++++ Lesetext
Ich meine es ist schwarz und hat 'ne weiße Gabel!


----------



## xCupidox (9. Juli 2009)

ist zwar nicht in Hannover passiert aber vllt landet es ja bei euch...
wenn du ein foto von deinem bike hast schicks rüber und ich hör mich hier in bremen und bremerhaven um


Das ist wirklich wichtig!!
mir wurde diesen abend mein Bike in bremerhaven geklaut und ich würde euch darum bitten ausschau danach zu halten , bzw wenn ihr es irgendwo seht mir bescheid zu sagen bzw. diesen kerl, wen auch immer, ordentlich einen in die fresse zu schlagen
Das dirtbike hat nen roten felt sector 24 mit magura HS 33 felgenbremse nen wethe people sattel einer rockshox federgabel vorne 26
hinten 24". die hinterradfelge ist weiß.
Danke


----------



## AndreZ. (9. Juli 2009)

xCupidox schrieb:


> diesen kerl, wen auch immer, ordentlich einen in die fresse zu schlagen



Welch gepflegte Ausdrucksweise! 
Vielleicht sollte man denjenigen auch gleich mit dem Auto überfahren oder mit der Kettensäge enthaupten


----------



## xCupidox (9. Juli 2009)

würd ich auch tun aber wie hört sich das als mädchen denn an?

wollte etwas sanftmütiger wirken


----------
++++++++
▸ **Arbeitsauftrag**: Wie lautet der Lesetext von „mir wurde diesen“ bis hinunter zu „hinterradfelge ist weiß.“? Zitiere diese Stelle wörtlich.
++++ Erfasste Daten
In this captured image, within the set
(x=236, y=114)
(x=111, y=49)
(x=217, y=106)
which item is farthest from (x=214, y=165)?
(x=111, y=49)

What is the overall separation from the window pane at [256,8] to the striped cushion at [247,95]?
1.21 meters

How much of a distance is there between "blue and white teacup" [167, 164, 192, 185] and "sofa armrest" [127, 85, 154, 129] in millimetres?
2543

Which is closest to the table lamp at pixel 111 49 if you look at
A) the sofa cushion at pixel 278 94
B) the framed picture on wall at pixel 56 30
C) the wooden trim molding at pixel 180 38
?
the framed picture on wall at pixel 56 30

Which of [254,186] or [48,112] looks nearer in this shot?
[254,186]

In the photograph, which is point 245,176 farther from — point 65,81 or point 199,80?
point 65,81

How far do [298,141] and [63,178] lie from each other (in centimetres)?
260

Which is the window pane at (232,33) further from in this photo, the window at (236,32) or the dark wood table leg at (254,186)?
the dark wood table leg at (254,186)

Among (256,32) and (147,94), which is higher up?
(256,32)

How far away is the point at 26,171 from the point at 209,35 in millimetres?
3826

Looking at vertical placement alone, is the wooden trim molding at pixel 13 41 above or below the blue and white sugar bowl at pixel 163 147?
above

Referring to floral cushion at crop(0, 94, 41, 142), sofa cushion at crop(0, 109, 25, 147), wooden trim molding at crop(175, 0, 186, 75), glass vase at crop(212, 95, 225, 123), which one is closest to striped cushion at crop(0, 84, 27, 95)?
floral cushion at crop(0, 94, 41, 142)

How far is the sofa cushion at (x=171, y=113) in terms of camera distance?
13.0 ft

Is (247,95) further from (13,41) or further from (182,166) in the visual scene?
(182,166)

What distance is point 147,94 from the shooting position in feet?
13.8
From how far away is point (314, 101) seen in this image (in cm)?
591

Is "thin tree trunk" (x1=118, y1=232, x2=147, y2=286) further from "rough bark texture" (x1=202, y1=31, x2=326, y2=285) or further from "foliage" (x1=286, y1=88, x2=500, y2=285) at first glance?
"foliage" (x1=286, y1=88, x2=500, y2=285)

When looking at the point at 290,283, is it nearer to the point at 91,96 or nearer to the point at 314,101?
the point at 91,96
++++++++
▸ **Erwartete Ausgabe**:
mir wurde diesen abend mein Bike in bremerhaven geklaut und ich würde euch darum bitten ausschau danach zu halten , bzw wenn ihr es irgendwo seht mir bescheid zu sagen bzw. diesen kerl, wen auch immer, ordentlich einen in die fresse zu schlagen
Das dirtbike hat nen roten felt sector 24 mit magura HS 33 felgenbremse nen wethe people sattel einer rockshox federgabel vorne 26
hinten 24". die hinterradfelge ist weiß.